### THE DATA ###

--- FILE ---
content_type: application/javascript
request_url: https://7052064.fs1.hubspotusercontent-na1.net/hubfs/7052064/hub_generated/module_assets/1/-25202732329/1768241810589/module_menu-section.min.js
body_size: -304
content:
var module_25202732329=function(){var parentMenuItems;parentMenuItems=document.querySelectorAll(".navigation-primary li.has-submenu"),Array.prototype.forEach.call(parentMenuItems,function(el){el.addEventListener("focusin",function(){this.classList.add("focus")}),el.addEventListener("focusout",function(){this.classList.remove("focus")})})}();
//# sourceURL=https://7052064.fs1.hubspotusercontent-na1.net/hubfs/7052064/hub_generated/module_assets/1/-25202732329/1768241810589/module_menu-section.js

###

* YOUR TASK *
Every line with the word "section" in it should be copied from the listing above.

* RESPONSE BOX *
request_url: https://7052064.fs1.hubspotusercontent-na1.net/hubfs/7052064/hub_generated/module_assets/1/-25202732329/1768241810589/module_menu-section.min.js
//# sourceURL=https://7052064.fs1.hubspotusercontent-na1.net/hubfs/7052064/hub_generated/module_assets/1/-25202732329/1768241810589/module_menu-section.js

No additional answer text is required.